Pero el número sigue creciendo; el CSIS calcula que a razón de casi 500 millones de dólares por día después de la fase inicial. Siguiendo estos cálculos, estima que para el día 12 del conflicto, el total acumulado alcanzó los 16500 millones de dólares. Por lo tanto, es coherente suponer, postula el medio británico The Guardian, que al día 19 el gasto probablemente habrá superado los 18 mil millones de dólares, casi mil por día.
Guerra y presupuesto: la pelea de Trump en el Congreso
De esos primeros 3700 millones de dólares que Estados Unidos invirtió en las primeras 100 horas de la guerra, la mayor parte de esos fondos -3500 millones- no estaban dentro del presupuesto aprobado por el Congreso de Estados Unidos.

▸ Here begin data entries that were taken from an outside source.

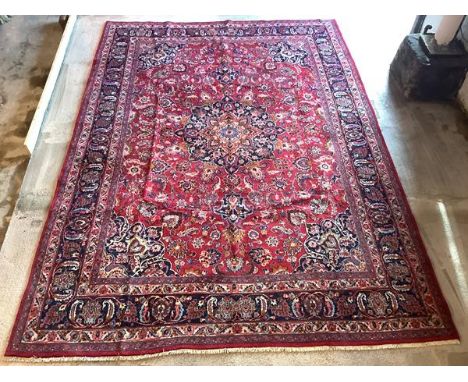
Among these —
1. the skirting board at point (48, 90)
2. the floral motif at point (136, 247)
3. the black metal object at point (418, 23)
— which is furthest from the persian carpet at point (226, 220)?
the black metal object at point (418, 23)

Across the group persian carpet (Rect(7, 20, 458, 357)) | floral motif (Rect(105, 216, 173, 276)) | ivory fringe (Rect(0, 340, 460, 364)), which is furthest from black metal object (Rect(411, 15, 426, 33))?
floral motif (Rect(105, 216, 173, 276))

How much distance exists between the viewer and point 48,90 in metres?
2.37

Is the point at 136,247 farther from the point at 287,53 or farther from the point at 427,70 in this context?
the point at 427,70

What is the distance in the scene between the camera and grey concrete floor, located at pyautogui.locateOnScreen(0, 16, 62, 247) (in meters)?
2.03

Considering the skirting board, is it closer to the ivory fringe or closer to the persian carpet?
the persian carpet

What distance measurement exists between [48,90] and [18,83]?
0.31 m

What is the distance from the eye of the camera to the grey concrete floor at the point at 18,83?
203 centimetres

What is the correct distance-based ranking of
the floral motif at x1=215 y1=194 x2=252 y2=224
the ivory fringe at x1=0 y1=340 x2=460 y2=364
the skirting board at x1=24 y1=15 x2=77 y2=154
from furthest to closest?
the skirting board at x1=24 y1=15 x2=77 y2=154 < the floral motif at x1=215 y1=194 x2=252 y2=224 < the ivory fringe at x1=0 y1=340 x2=460 y2=364

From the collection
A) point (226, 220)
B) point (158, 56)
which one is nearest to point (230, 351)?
point (226, 220)

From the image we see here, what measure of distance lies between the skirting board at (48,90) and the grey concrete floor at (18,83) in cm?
8

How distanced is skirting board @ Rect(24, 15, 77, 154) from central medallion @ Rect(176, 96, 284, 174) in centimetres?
74

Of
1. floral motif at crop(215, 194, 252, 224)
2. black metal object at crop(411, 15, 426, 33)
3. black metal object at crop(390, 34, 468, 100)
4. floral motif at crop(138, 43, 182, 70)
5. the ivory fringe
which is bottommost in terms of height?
the ivory fringe

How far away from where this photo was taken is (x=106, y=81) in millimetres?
2494

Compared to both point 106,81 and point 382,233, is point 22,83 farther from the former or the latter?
point 382,233
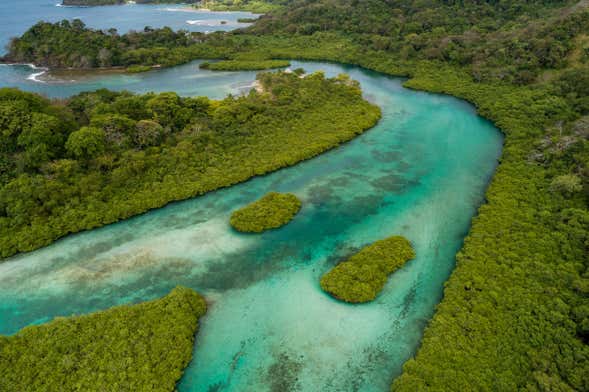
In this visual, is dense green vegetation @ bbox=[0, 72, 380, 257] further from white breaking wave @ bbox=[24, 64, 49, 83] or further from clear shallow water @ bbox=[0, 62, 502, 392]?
white breaking wave @ bbox=[24, 64, 49, 83]

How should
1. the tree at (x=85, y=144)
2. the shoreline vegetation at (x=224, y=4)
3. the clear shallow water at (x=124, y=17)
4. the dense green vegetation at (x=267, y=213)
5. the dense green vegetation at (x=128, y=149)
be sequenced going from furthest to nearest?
the shoreline vegetation at (x=224, y=4)
the clear shallow water at (x=124, y=17)
the tree at (x=85, y=144)
the dense green vegetation at (x=267, y=213)
the dense green vegetation at (x=128, y=149)

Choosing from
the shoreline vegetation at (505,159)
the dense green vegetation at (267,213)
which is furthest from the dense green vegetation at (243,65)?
the dense green vegetation at (267,213)

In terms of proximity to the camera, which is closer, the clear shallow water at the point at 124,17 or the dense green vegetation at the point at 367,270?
the dense green vegetation at the point at 367,270

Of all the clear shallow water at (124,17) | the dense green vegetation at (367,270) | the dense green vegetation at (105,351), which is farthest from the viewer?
the clear shallow water at (124,17)

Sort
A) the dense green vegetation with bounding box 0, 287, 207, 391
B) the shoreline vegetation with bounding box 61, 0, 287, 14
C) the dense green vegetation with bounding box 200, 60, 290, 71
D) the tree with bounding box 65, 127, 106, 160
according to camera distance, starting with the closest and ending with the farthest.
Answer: the dense green vegetation with bounding box 0, 287, 207, 391, the tree with bounding box 65, 127, 106, 160, the dense green vegetation with bounding box 200, 60, 290, 71, the shoreline vegetation with bounding box 61, 0, 287, 14

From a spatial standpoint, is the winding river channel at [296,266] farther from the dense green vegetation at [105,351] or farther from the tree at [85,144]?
Result: the tree at [85,144]

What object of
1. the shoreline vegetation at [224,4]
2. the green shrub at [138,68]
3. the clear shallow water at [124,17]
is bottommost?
the green shrub at [138,68]

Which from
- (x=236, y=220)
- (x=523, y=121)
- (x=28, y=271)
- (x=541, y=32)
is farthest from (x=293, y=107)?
(x=541, y=32)

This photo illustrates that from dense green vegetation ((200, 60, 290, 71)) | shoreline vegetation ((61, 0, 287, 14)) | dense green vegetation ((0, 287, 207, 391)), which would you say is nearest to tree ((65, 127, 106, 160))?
dense green vegetation ((0, 287, 207, 391))
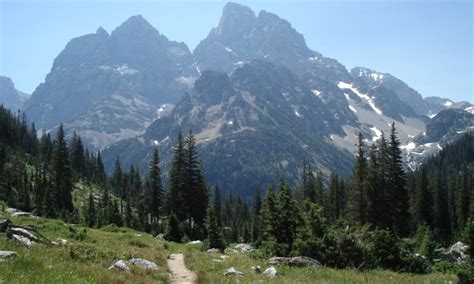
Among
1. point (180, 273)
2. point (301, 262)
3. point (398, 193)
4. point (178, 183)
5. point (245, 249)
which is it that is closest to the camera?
point (180, 273)

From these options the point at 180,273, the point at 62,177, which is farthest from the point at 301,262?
the point at 62,177

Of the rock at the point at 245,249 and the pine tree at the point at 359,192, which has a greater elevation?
the pine tree at the point at 359,192

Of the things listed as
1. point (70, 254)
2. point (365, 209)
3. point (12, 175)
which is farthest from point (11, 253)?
point (12, 175)

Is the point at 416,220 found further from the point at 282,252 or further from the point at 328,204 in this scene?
the point at 282,252

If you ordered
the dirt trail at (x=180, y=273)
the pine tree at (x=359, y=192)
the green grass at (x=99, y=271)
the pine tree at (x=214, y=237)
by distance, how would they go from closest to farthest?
1. the green grass at (x=99, y=271)
2. the dirt trail at (x=180, y=273)
3. the pine tree at (x=214, y=237)
4. the pine tree at (x=359, y=192)

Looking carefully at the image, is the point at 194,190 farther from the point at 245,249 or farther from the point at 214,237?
the point at 214,237

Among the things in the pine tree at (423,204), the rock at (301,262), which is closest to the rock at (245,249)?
the rock at (301,262)

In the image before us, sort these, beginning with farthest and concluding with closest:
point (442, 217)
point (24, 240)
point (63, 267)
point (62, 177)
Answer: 1. point (442, 217)
2. point (62, 177)
3. point (24, 240)
4. point (63, 267)

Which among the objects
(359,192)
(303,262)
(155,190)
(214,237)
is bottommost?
(214,237)

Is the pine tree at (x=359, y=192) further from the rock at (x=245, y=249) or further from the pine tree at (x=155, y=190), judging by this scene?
the pine tree at (x=155, y=190)

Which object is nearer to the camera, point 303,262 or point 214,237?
point 303,262

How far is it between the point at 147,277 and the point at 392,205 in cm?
5176

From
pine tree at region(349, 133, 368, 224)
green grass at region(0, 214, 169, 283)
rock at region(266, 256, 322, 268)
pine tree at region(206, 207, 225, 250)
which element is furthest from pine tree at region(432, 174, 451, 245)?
green grass at region(0, 214, 169, 283)

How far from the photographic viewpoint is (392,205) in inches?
2415
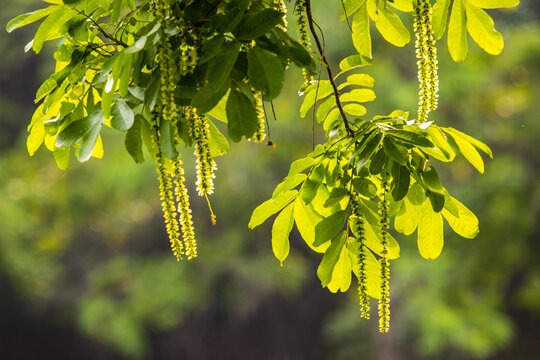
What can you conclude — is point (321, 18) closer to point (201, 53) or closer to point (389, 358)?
point (389, 358)

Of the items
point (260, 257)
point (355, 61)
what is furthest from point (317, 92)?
point (260, 257)

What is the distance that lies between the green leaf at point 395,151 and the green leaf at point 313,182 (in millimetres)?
135

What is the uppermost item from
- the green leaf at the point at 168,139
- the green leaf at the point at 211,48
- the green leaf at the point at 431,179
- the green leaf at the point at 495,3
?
the green leaf at the point at 495,3

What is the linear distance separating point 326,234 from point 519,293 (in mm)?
6658

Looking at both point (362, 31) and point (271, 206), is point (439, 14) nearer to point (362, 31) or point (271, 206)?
point (362, 31)

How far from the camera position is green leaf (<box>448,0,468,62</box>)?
3.40 ft

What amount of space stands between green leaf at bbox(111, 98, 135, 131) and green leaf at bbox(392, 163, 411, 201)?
13.9 inches

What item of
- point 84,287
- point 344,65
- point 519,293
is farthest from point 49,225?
point 344,65

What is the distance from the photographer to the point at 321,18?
20.3 feet

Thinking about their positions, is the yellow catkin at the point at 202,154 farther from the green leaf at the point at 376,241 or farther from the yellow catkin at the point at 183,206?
the green leaf at the point at 376,241

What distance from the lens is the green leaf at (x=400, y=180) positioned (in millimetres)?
808

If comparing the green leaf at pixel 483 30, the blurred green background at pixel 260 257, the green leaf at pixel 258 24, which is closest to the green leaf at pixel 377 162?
the green leaf at pixel 258 24

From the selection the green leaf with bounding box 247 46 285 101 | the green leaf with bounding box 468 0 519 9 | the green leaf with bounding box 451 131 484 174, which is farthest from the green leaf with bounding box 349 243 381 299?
the green leaf with bounding box 468 0 519 9

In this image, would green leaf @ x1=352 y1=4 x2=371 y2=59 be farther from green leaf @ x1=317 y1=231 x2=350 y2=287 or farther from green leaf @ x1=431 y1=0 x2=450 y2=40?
green leaf @ x1=317 y1=231 x2=350 y2=287
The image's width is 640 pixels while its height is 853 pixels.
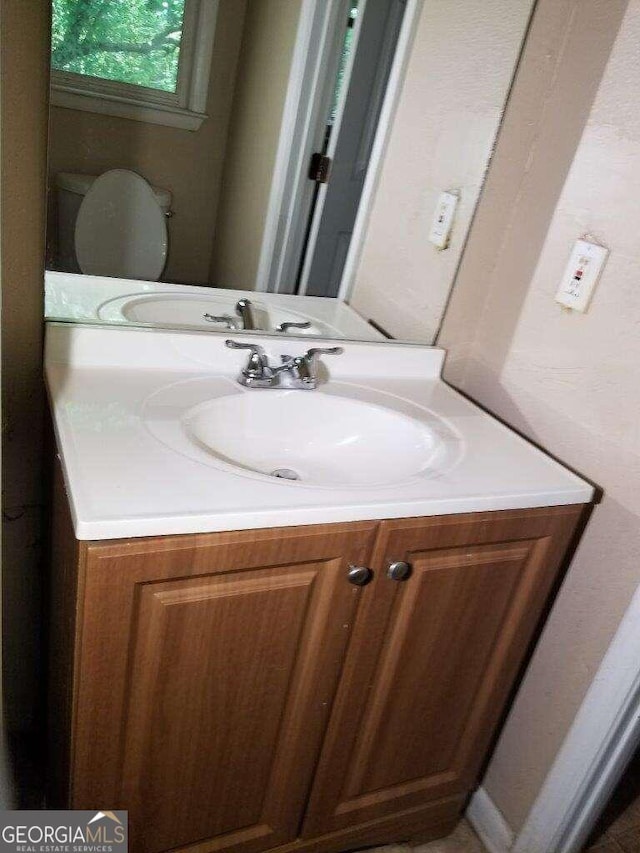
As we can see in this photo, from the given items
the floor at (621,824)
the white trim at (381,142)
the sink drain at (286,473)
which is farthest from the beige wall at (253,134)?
the floor at (621,824)

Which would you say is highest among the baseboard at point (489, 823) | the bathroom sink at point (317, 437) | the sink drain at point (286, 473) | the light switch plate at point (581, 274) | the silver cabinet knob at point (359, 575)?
the light switch plate at point (581, 274)

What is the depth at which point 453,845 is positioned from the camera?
136 cm

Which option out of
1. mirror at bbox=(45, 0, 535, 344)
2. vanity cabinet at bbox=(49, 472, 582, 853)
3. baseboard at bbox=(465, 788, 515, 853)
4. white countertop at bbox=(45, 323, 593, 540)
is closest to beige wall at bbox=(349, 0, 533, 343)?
mirror at bbox=(45, 0, 535, 344)

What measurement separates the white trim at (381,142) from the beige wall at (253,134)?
214 mm

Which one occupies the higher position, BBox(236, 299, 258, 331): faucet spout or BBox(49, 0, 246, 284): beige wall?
BBox(49, 0, 246, 284): beige wall

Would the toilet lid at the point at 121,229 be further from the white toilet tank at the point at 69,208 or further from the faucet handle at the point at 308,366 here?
the faucet handle at the point at 308,366

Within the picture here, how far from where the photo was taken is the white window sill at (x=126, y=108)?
3.21 ft

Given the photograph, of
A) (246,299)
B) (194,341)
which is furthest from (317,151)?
(194,341)

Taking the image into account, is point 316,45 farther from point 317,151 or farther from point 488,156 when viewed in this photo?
point 488,156

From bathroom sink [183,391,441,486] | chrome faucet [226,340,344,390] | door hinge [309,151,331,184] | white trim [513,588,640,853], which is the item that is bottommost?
white trim [513,588,640,853]

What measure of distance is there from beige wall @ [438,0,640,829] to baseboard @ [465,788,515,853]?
0.02 metres

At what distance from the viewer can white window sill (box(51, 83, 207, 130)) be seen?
38.5 inches

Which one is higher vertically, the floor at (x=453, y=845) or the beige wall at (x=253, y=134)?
the beige wall at (x=253, y=134)

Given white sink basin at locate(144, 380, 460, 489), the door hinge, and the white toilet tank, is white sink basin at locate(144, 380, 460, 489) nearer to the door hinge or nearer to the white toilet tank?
the white toilet tank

Son muchas las voces que se alzan en la esfera pública estadounidense reclamando transparencia en la rendición de cuentas sobre los gastos bélicos, que para muchos sectores son injustificados. Tras la sonora renuncia del ex director de la Agencia Nacional Contra el Terrorismo, Joe Kent, que consideró a la guerra "injustificada" y aseguró que Irán "no representaba una amenaza inminente", los cuestionamientos se hacen cada vez más fuertes.
Mientras el conflicto entra en su tercera semana y amenaza con empantanarse, el gasto acumulado ya obliga a la administración de Trump a pedir al Congreso una revisión del presupuesto. Los legisladores prevén que se les solicitará aprobar una extensión del presupuesto de por lo menos 50 mil millones de dólares.
Nadie sabe cuánto durará esta guerra. Trump aseguró que la operación podía durar "cuatro semanas o más", pero el secretario de Defensa, Pete Hegseth, se negó a dar una fecha de posible finalización. Tras las traumáticas experiencias anteriores en el Golfo Pérsico e incluso la guerra de Vietnam, la ciudadanía estadounidense es escéptica ante la posibilidad de una victoria sencilla y sopesa de cerca los costos del conflicto.